## Work to complete
1) Quote the part of the commentary on the shooting's political fallout that opens with the words containing "So while we" and closes with "that's a motivator.".
2) In the commentary on the shooting's political fallout, which columnist interviewed Trump after the shooting?

So while we await actual facts, we're left to ponder the short-term political implications of what happened. Again, no one knows. But here's a few guesses:

Trump will surely consolidate his base. 

Some of them, perhaps tiring of Trump's constant efforts to keep them in a state of grievance-frenzy, have been expressing to pollsters a mild lack of enthusiasm about voting. But when someone tries to kill your candidate and your Facebook friends are blaming Joe Biden, that's a motivator.

Trump has an opportunity to win over some skeptical swing voters. 

According to Trump-friendly columnist Salena Zito, who interviewed the former president post-shooting, he is planning to use his Thursday night nomination acceptance speech to substitute homilies about "unity" and political "peace" (topics he's been previously uninterested in) for the usual wild anti-establishment vitriol. Smart move, if he can suppress his true instincts long enough to make it stick.

Biden, too, has a chance to capitalize politically. 

He took full advantage over the weekend of the opening to act "presidential" and return to the political peacemaker role he played to good advantage in the 2020 race. And his re-election chances always hinged on the campaign becoming another referendum on Trump. 

For now, at least, the focus is on the challenger, who is fully capable of appalling swing-voter onlookers.

## Data provided
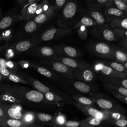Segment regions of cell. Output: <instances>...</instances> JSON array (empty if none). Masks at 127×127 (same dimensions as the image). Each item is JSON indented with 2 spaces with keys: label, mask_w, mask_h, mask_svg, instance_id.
<instances>
[{
  "label": "cell",
  "mask_w": 127,
  "mask_h": 127,
  "mask_svg": "<svg viewBox=\"0 0 127 127\" xmlns=\"http://www.w3.org/2000/svg\"><path fill=\"white\" fill-rule=\"evenodd\" d=\"M24 76L27 80V81L30 83L37 90L40 91V92L45 93L51 91L49 87L46 86L39 80L33 79L27 75H24Z\"/></svg>",
  "instance_id": "23"
},
{
  "label": "cell",
  "mask_w": 127,
  "mask_h": 127,
  "mask_svg": "<svg viewBox=\"0 0 127 127\" xmlns=\"http://www.w3.org/2000/svg\"><path fill=\"white\" fill-rule=\"evenodd\" d=\"M104 15L106 22H109L115 18L127 16V12H125L116 7L106 6L104 8Z\"/></svg>",
  "instance_id": "16"
},
{
  "label": "cell",
  "mask_w": 127,
  "mask_h": 127,
  "mask_svg": "<svg viewBox=\"0 0 127 127\" xmlns=\"http://www.w3.org/2000/svg\"><path fill=\"white\" fill-rule=\"evenodd\" d=\"M55 7L54 4H52L47 10L36 15L33 18V20L36 23L41 24L52 18L55 16Z\"/></svg>",
  "instance_id": "17"
},
{
  "label": "cell",
  "mask_w": 127,
  "mask_h": 127,
  "mask_svg": "<svg viewBox=\"0 0 127 127\" xmlns=\"http://www.w3.org/2000/svg\"><path fill=\"white\" fill-rule=\"evenodd\" d=\"M72 97L74 99V100L75 101H76L77 103H79L81 104L92 106L94 103L91 99L87 97H85L84 96L74 95V96H72Z\"/></svg>",
  "instance_id": "35"
},
{
  "label": "cell",
  "mask_w": 127,
  "mask_h": 127,
  "mask_svg": "<svg viewBox=\"0 0 127 127\" xmlns=\"http://www.w3.org/2000/svg\"><path fill=\"white\" fill-rule=\"evenodd\" d=\"M44 96L46 100L50 102H59L64 101L63 98L59 94L53 91H50L43 93Z\"/></svg>",
  "instance_id": "30"
},
{
  "label": "cell",
  "mask_w": 127,
  "mask_h": 127,
  "mask_svg": "<svg viewBox=\"0 0 127 127\" xmlns=\"http://www.w3.org/2000/svg\"><path fill=\"white\" fill-rule=\"evenodd\" d=\"M91 32L94 37L99 40L109 42H115L118 40L112 29L106 23L94 26Z\"/></svg>",
  "instance_id": "4"
},
{
  "label": "cell",
  "mask_w": 127,
  "mask_h": 127,
  "mask_svg": "<svg viewBox=\"0 0 127 127\" xmlns=\"http://www.w3.org/2000/svg\"><path fill=\"white\" fill-rule=\"evenodd\" d=\"M75 106L83 114L89 117H94L102 121L108 120V116L103 109L100 111L93 108L91 105H83L77 102L75 103Z\"/></svg>",
  "instance_id": "8"
},
{
  "label": "cell",
  "mask_w": 127,
  "mask_h": 127,
  "mask_svg": "<svg viewBox=\"0 0 127 127\" xmlns=\"http://www.w3.org/2000/svg\"><path fill=\"white\" fill-rule=\"evenodd\" d=\"M69 83L72 84L74 87L77 90L82 93H87L90 92L97 90L98 88V85L92 84L91 83H87L79 80H69Z\"/></svg>",
  "instance_id": "15"
},
{
  "label": "cell",
  "mask_w": 127,
  "mask_h": 127,
  "mask_svg": "<svg viewBox=\"0 0 127 127\" xmlns=\"http://www.w3.org/2000/svg\"><path fill=\"white\" fill-rule=\"evenodd\" d=\"M1 79V75H0V80Z\"/></svg>",
  "instance_id": "51"
},
{
  "label": "cell",
  "mask_w": 127,
  "mask_h": 127,
  "mask_svg": "<svg viewBox=\"0 0 127 127\" xmlns=\"http://www.w3.org/2000/svg\"><path fill=\"white\" fill-rule=\"evenodd\" d=\"M94 102H96L97 105L102 109L115 111L122 113L121 111H124V109L121 108L118 105L114 104V103L111 100L104 97H102L100 94H94L91 96V98Z\"/></svg>",
  "instance_id": "10"
},
{
  "label": "cell",
  "mask_w": 127,
  "mask_h": 127,
  "mask_svg": "<svg viewBox=\"0 0 127 127\" xmlns=\"http://www.w3.org/2000/svg\"><path fill=\"white\" fill-rule=\"evenodd\" d=\"M112 94L117 99H118L121 102L125 104L127 103V97L126 96H124L121 94L117 93H112Z\"/></svg>",
  "instance_id": "44"
},
{
  "label": "cell",
  "mask_w": 127,
  "mask_h": 127,
  "mask_svg": "<svg viewBox=\"0 0 127 127\" xmlns=\"http://www.w3.org/2000/svg\"><path fill=\"white\" fill-rule=\"evenodd\" d=\"M68 0H54V5L55 7L56 10L59 11L65 5Z\"/></svg>",
  "instance_id": "42"
},
{
  "label": "cell",
  "mask_w": 127,
  "mask_h": 127,
  "mask_svg": "<svg viewBox=\"0 0 127 127\" xmlns=\"http://www.w3.org/2000/svg\"><path fill=\"white\" fill-rule=\"evenodd\" d=\"M71 32L72 29L70 28L52 27L46 29L40 35L37 36V38L40 43L58 40L68 36Z\"/></svg>",
  "instance_id": "3"
},
{
  "label": "cell",
  "mask_w": 127,
  "mask_h": 127,
  "mask_svg": "<svg viewBox=\"0 0 127 127\" xmlns=\"http://www.w3.org/2000/svg\"><path fill=\"white\" fill-rule=\"evenodd\" d=\"M7 114L8 116L14 119H17V120H21L23 118V115L21 111L15 108H9L7 110Z\"/></svg>",
  "instance_id": "32"
},
{
  "label": "cell",
  "mask_w": 127,
  "mask_h": 127,
  "mask_svg": "<svg viewBox=\"0 0 127 127\" xmlns=\"http://www.w3.org/2000/svg\"><path fill=\"white\" fill-rule=\"evenodd\" d=\"M3 114V111H2V110L1 109H0V117H1V116H2Z\"/></svg>",
  "instance_id": "49"
},
{
  "label": "cell",
  "mask_w": 127,
  "mask_h": 127,
  "mask_svg": "<svg viewBox=\"0 0 127 127\" xmlns=\"http://www.w3.org/2000/svg\"><path fill=\"white\" fill-rule=\"evenodd\" d=\"M104 88L112 93H117L127 96V88L122 86L116 85L113 84L104 82Z\"/></svg>",
  "instance_id": "25"
},
{
  "label": "cell",
  "mask_w": 127,
  "mask_h": 127,
  "mask_svg": "<svg viewBox=\"0 0 127 127\" xmlns=\"http://www.w3.org/2000/svg\"><path fill=\"white\" fill-rule=\"evenodd\" d=\"M102 122V121L101 120L92 117H89L87 119L80 121L83 126V127L99 126L101 124Z\"/></svg>",
  "instance_id": "31"
},
{
  "label": "cell",
  "mask_w": 127,
  "mask_h": 127,
  "mask_svg": "<svg viewBox=\"0 0 127 127\" xmlns=\"http://www.w3.org/2000/svg\"><path fill=\"white\" fill-rule=\"evenodd\" d=\"M18 2L20 4H24L25 2H27L28 0H17Z\"/></svg>",
  "instance_id": "48"
},
{
  "label": "cell",
  "mask_w": 127,
  "mask_h": 127,
  "mask_svg": "<svg viewBox=\"0 0 127 127\" xmlns=\"http://www.w3.org/2000/svg\"><path fill=\"white\" fill-rule=\"evenodd\" d=\"M51 5H50L49 4V2L47 0H44L41 3L38 4L36 12V15L47 10L51 7Z\"/></svg>",
  "instance_id": "37"
},
{
  "label": "cell",
  "mask_w": 127,
  "mask_h": 127,
  "mask_svg": "<svg viewBox=\"0 0 127 127\" xmlns=\"http://www.w3.org/2000/svg\"><path fill=\"white\" fill-rule=\"evenodd\" d=\"M71 69L76 80L90 83L94 82L96 79L95 73L91 69L74 68H71Z\"/></svg>",
  "instance_id": "11"
},
{
  "label": "cell",
  "mask_w": 127,
  "mask_h": 127,
  "mask_svg": "<svg viewBox=\"0 0 127 127\" xmlns=\"http://www.w3.org/2000/svg\"><path fill=\"white\" fill-rule=\"evenodd\" d=\"M38 5V3L35 1L28 5H24L21 11V18L25 21L33 19L36 15Z\"/></svg>",
  "instance_id": "14"
},
{
  "label": "cell",
  "mask_w": 127,
  "mask_h": 127,
  "mask_svg": "<svg viewBox=\"0 0 127 127\" xmlns=\"http://www.w3.org/2000/svg\"><path fill=\"white\" fill-rule=\"evenodd\" d=\"M22 119H23L22 121L25 122L26 124L30 126L31 124L33 123L35 120V117L34 113H27L26 115H24L23 116Z\"/></svg>",
  "instance_id": "40"
},
{
  "label": "cell",
  "mask_w": 127,
  "mask_h": 127,
  "mask_svg": "<svg viewBox=\"0 0 127 127\" xmlns=\"http://www.w3.org/2000/svg\"><path fill=\"white\" fill-rule=\"evenodd\" d=\"M100 78L103 81V82L109 83L118 86H122L127 88V78L109 77L101 75V76H100Z\"/></svg>",
  "instance_id": "21"
},
{
  "label": "cell",
  "mask_w": 127,
  "mask_h": 127,
  "mask_svg": "<svg viewBox=\"0 0 127 127\" xmlns=\"http://www.w3.org/2000/svg\"><path fill=\"white\" fill-rule=\"evenodd\" d=\"M5 124L11 127H20L23 126H29L28 125L20 120H17L14 119H9L6 121Z\"/></svg>",
  "instance_id": "34"
},
{
  "label": "cell",
  "mask_w": 127,
  "mask_h": 127,
  "mask_svg": "<svg viewBox=\"0 0 127 127\" xmlns=\"http://www.w3.org/2000/svg\"><path fill=\"white\" fill-rule=\"evenodd\" d=\"M57 56L77 58L80 57L79 52L74 47L63 45H56L53 47Z\"/></svg>",
  "instance_id": "12"
},
{
  "label": "cell",
  "mask_w": 127,
  "mask_h": 127,
  "mask_svg": "<svg viewBox=\"0 0 127 127\" xmlns=\"http://www.w3.org/2000/svg\"><path fill=\"white\" fill-rule=\"evenodd\" d=\"M55 60L60 61L67 66L74 68H88L93 70L92 65L86 62L77 59L75 58L62 57L57 56Z\"/></svg>",
  "instance_id": "9"
},
{
  "label": "cell",
  "mask_w": 127,
  "mask_h": 127,
  "mask_svg": "<svg viewBox=\"0 0 127 127\" xmlns=\"http://www.w3.org/2000/svg\"><path fill=\"white\" fill-rule=\"evenodd\" d=\"M107 0H87L86 4L89 9L101 10L105 7V4Z\"/></svg>",
  "instance_id": "27"
},
{
  "label": "cell",
  "mask_w": 127,
  "mask_h": 127,
  "mask_svg": "<svg viewBox=\"0 0 127 127\" xmlns=\"http://www.w3.org/2000/svg\"><path fill=\"white\" fill-rule=\"evenodd\" d=\"M122 0L125 3L127 4V0Z\"/></svg>",
  "instance_id": "50"
},
{
  "label": "cell",
  "mask_w": 127,
  "mask_h": 127,
  "mask_svg": "<svg viewBox=\"0 0 127 127\" xmlns=\"http://www.w3.org/2000/svg\"><path fill=\"white\" fill-rule=\"evenodd\" d=\"M77 34L81 40H85L87 37V27L81 26L78 28Z\"/></svg>",
  "instance_id": "39"
},
{
  "label": "cell",
  "mask_w": 127,
  "mask_h": 127,
  "mask_svg": "<svg viewBox=\"0 0 127 127\" xmlns=\"http://www.w3.org/2000/svg\"><path fill=\"white\" fill-rule=\"evenodd\" d=\"M37 36L34 37L32 39L24 40L18 42L15 45V49L18 52H23L26 51L30 49L31 48L37 45L39 43Z\"/></svg>",
  "instance_id": "19"
},
{
  "label": "cell",
  "mask_w": 127,
  "mask_h": 127,
  "mask_svg": "<svg viewBox=\"0 0 127 127\" xmlns=\"http://www.w3.org/2000/svg\"><path fill=\"white\" fill-rule=\"evenodd\" d=\"M29 50L28 54L32 56L52 60H55L57 57L53 48L49 46H36V45Z\"/></svg>",
  "instance_id": "7"
},
{
  "label": "cell",
  "mask_w": 127,
  "mask_h": 127,
  "mask_svg": "<svg viewBox=\"0 0 127 127\" xmlns=\"http://www.w3.org/2000/svg\"><path fill=\"white\" fill-rule=\"evenodd\" d=\"M110 122L116 125L117 126L121 127H125L127 125V120H126V118L120 119L118 120L112 121Z\"/></svg>",
  "instance_id": "43"
},
{
  "label": "cell",
  "mask_w": 127,
  "mask_h": 127,
  "mask_svg": "<svg viewBox=\"0 0 127 127\" xmlns=\"http://www.w3.org/2000/svg\"><path fill=\"white\" fill-rule=\"evenodd\" d=\"M97 22L92 18L87 15H84L79 19V20L72 26V28H78L80 26L91 27L98 25Z\"/></svg>",
  "instance_id": "24"
},
{
  "label": "cell",
  "mask_w": 127,
  "mask_h": 127,
  "mask_svg": "<svg viewBox=\"0 0 127 127\" xmlns=\"http://www.w3.org/2000/svg\"><path fill=\"white\" fill-rule=\"evenodd\" d=\"M61 9L57 19V24L60 27L69 28L79 20L76 18L79 11L78 6L75 1L68 0Z\"/></svg>",
  "instance_id": "1"
},
{
  "label": "cell",
  "mask_w": 127,
  "mask_h": 127,
  "mask_svg": "<svg viewBox=\"0 0 127 127\" xmlns=\"http://www.w3.org/2000/svg\"><path fill=\"white\" fill-rule=\"evenodd\" d=\"M30 64L32 67V68H34L35 70H36L38 72L47 78H51L52 79L57 81L59 82H65V80H64L63 79L62 76L60 75H59L57 73H56V72L54 71L50 70L41 65H39V64H35L34 63H31Z\"/></svg>",
  "instance_id": "13"
},
{
  "label": "cell",
  "mask_w": 127,
  "mask_h": 127,
  "mask_svg": "<svg viewBox=\"0 0 127 127\" xmlns=\"http://www.w3.org/2000/svg\"><path fill=\"white\" fill-rule=\"evenodd\" d=\"M66 127H83V126L81 123L80 122L77 121H66L64 124L62 126Z\"/></svg>",
  "instance_id": "41"
},
{
  "label": "cell",
  "mask_w": 127,
  "mask_h": 127,
  "mask_svg": "<svg viewBox=\"0 0 127 127\" xmlns=\"http://www.w3.org/2000/svg\"><path fill=\"white\" fill-rule=\"evenodd\" d=\"M101 62L103 64L110 66L113 69H114V70H115L118 72L127 73V69H126L124 67V66L123 64V63H118V62L112 61H101Z\"/></svg>",
  "instance_id": "28"
},
{
  "label": "cell",
  "mask_w": 127,
  "mask_h": 127,
  "mask_svg": "<svg viewBox=\"0 0 127 127\" xmlns=\"http://www.w3.org/2000/svg\"><path fill=\"white\" fill-rule=\"evenodd\" d=\"M92 69L95 73H100L101 75L106 76L127 78V73L118 72L110 66L103 64L101 61L97 62L92 65Z\"/></svg>",
  "instance_id": "6"
},
{
  "label": "cell",
  "mask_w": 127,
  "mask_h": 127,
  "mask_svg": "<svg viewBox=\"0 0 127 127\" xmlns=\"http://www.w3.org/2000/svg\"><path fill=\"white\" fill-rule=\"evenodd\" d=\"M108 25L112 29L115 28L120 29H127V16H122L117 17L111 20Z\"/></svg>",
  "instance_id": "22"
},
{
  "label": "cell",
  "mask_w": 127,
  "mask_h": 127,
  "mask_svg": "<svg viewBox=\"0 0 127 127\" xmlns=\"http://www.w3.org/2000/svg\"><path fill=\"white\" fill-rule=\"evenodd\" d=\"M40 65L56 72L67 80H76L71 68L60 61L51 59L42 58L40 60Z\"/></svg>",
  "instance_id": "2"
},
{
  "label": "cell",
  "mask_w": 127,
  "mask_h": 127,
  "mask_svg": "<svg viewBox=\"0 0 127 127\" xmlns=\"http://www.w3.org/2000/svg\"><path fill=\"white\" fill-rule=\"evenodd\" d=\"M0 73L1 74H2L3 75H4L5 76H7V77L10 73L9 71L6 69V68L3 66H2L0 67Z\"/></svg>",
  "instance_id": "47"
},
{
  "label": "cell",
  "mask_w": 127,
  "mask_h": 127,
  "mask_svg": "<svg viewBox=\"0 0 127 127\" xmlns=\"http://www.w3.org/2000/svg\"><path fill=\"white\" fill-rule=\"evenodd\" d=\"M14 18L11 16H6L0 21V29H4L9 27L13 22Z\"/></svg>",
  "instance_id": "33"
},
{
  "label": "cell",
  "mask_w": 127,
  "mask_h": 127,
  "mask_svg": "<svg viewBox=\"0 0 127 127\" xmlns=\"http://www.w3.org/2000/svg\"><path fill=\"white\" fill-rule=\"evenodd\" d=\"M106 59L121 63L127 62V51H125L121 48H118L116 46Z\"/></svg>",
  "instance_id": "18"
},
{
  "label": "cell",
  "mask_w": 127,
  "mask_h": 127,
  "mask_svg": "<svg viewBox=\"0 0 127 127\" xmlns=\"http://www.w3.org/2000/svg\"></svg>",
  "instance_id": "52"
},
{
  "label": "cell",
  "mask_w": 127,
  "mask_h": 127,
  "mask_svg": "<svg viewBox=\"0 0 127 127\" xmlns=\"http://www.w3.org/2000/svg\"><path fill=\"white\" fill-rule=\"evenodd\" d=\"M105 6H111L127 12V4L121 0H107L105 4Z\"/></svg>",
  "instance_id": "26"
},
{
  "label": "cell",
  "mask_w": 127,
  "mask_h": 127,
  "mask_svg": "<svg viewBox=\"0 0 127 127\" xmlns=\"http://www.w3.org/2000/svg\"><path fill=\"white\" fill-rule=\"evenodd\" d=\"M112 31L115 36L118 39H123L127 38V30L120 29L118 28H115L112 29Z\"/></svg>",
  "instance_id": "38"
},
{
  "label": "cell",
  "mask_w": 127,
  "mask_h": 127,
  "mask_svg": "<svg viewBox=\"0 0 127 127\" xmlns=\"http://www.w3.org/2000/svg\"><path fill=\"white\" fill-rule=\"evenodd\" d=\"M120 46L121 47V48L123 49V50L127 51V38H123L121 39L120 42Z\"/></svg>",
  "instance_id": "46"
},
{
  "label": "cell",
  "mask_w": 127,
  "mask_h": 127,
  "mask_svg": "<svg viewBox=\"0 0 127 127\" xmlns=\"http://www.w3.org/2000/svg\"><path fill=\"white\" fill-rule=\"evenodd\" d=\"M84 15H87L95 20L98 25L105 24L106 21L104 16L100 10L88 9L85 12Z\"/></svg>",
  "instance_id": "20"
},
{
  "label": "cell",
  "mask_w": 127,
  "mask_h": 127,
  "mask_svg": "<svg viewBox=\"0 0 127 127\" xmlns=\"http://www.w3.org/2000/svg\"><path fill=\"white\" fill-rule=\"evenodd\" d=\"M35 120L41 122H48L53 120V116L48 114L42 113H34Z\"/></svg>",
  "instance_id": "36"
},
{
  "label": "cell",
  "mask_w": 127,
  "mask_h": 127,
  "mask_svg": "<svg viewBox=\"0 0 127 127\" xmlns=\"http://www.w3.org/2000/svg\"><path fill=\"white\" fill-rule=\"evenodd\" d=\"M55 121L56 124L60 126H63L65 122V118L64 115H59L57 117Z\"/></svg>",
  "instance_id": "45"
},
{
  "label": "cell",
  "mask_w": 127,
  "mask_h": 127,
  "mask_svg": "<svg viewBox=\"0 0 127 127\" xmlns=\"http://www.w3.org/2000/svg\"><path fill=\"white\" fill-rule=\"evenodd\" d=\"M115 47V45L108 43L95 42L90 44L88 49L94 55L106 59Z\"/></svg>",
  "instance_id": "5"
},
{
  "label": "cell",
  "mask_w": 127,
  "mask_h": 127,
  "mask_svg": "<svg viewBox=\"0 0 127 127\" xmlns=\"http://www.w3.org/2000/svg\"><path fill=\"white\" fill-rule=\"evenodd\" d=\"M39 25L34 21L33 19L27 20L24 26V30L27 33L32 34L36 32L39 27Z\"/></svg>",
  "instance_id": "29"
}]
</instances>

## Answers to the problems
1)
So while we await actual facts, we're left to ponder the short-term political implications of what happened. Again, no one knows. But here's a few guesses:

Trump will surely consolidate his base. 

Some of them, perhaps tiring of Trump's constant efforts to keep them in a state of grievance-frenzy, have been expressing to pollsters a mild lack of enthusiasm about voting. But when someone tries to kill your candidate and your Facebook friends are blaming Joe Biden, that's a motivator.

2) Salena Zito